Several bills have been filed in this year’s legislative session that seek to clarify existing laws, prevent over-reach of power, and protect the oil and gas industry from such abusive suits. These bills cover topics ranging from coastal management issues like HB 862 by Rep. Robideaux, to legacy lawsuit reform bills such as SB 667 by Sen. Adley, to an attorney general bill, HB 799, regarding contingency fee usage by Rep. Bishop.

Most recently, Sen. Adley’s SB 553 passed off of the Senate floor; however, it is not quite time for a touchdown dance. This bill clarifies that the SLFPA-E is a state board and thus needs the approval of the governor regarding the hiring of outside counsel. This passage from the Senate is the first step in a series of bills that will slow down the onslaught of lawsuits that are camouflaged as coastal protection suits, but in actuality are merely money grabs.

Whether a coastal lawsuit such as the SLFPA-E has filed or a land-based legacy suit, the outcome is the same. Oil and gas operators are caught up in a litigious legal climate having to spend millions of dollars on legal fees and court costs when these dollars should be going back into the state’s economy for the production of our natural resources that benefit our entire nation.

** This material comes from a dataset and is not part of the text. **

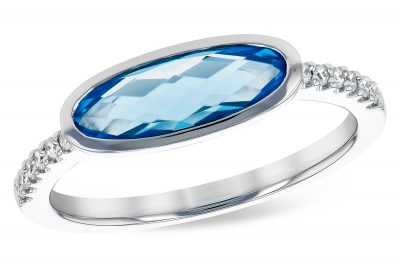Horizontal Oval Swiss Blue Topaz Ring with Diamonds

As a reminder, the oil and gas industry provides over 300,000 jobs to the state of Louisiana through exploration and production, and the pipeline and refining sector. Over 30% of the nation’s oil and gas flows from Louisiana and the Gulf of Mexico. While these are strong statistics today, they will only diminish should the legal climate continue to be unfriendly to the business community.

Plain and simple, these abusive suits are preventing economic development in the state of Louisiana. So while bills have been filed in the state legislature that will go through our system of government, the issue should not be a partisan topic. If you want jobs for our children and grandchildren, then you create a business climate that is friendly to the business community. The idea of one small group of trial lawyers tearing down an industry that has provided jobs to our state for over 100 years is simply asinine.

The issue will not completely be solved by a few pieces of legislation or by any one group advocating for the industry. The fight requires the entire business community to stand up for what is right for the future success of Louisiana.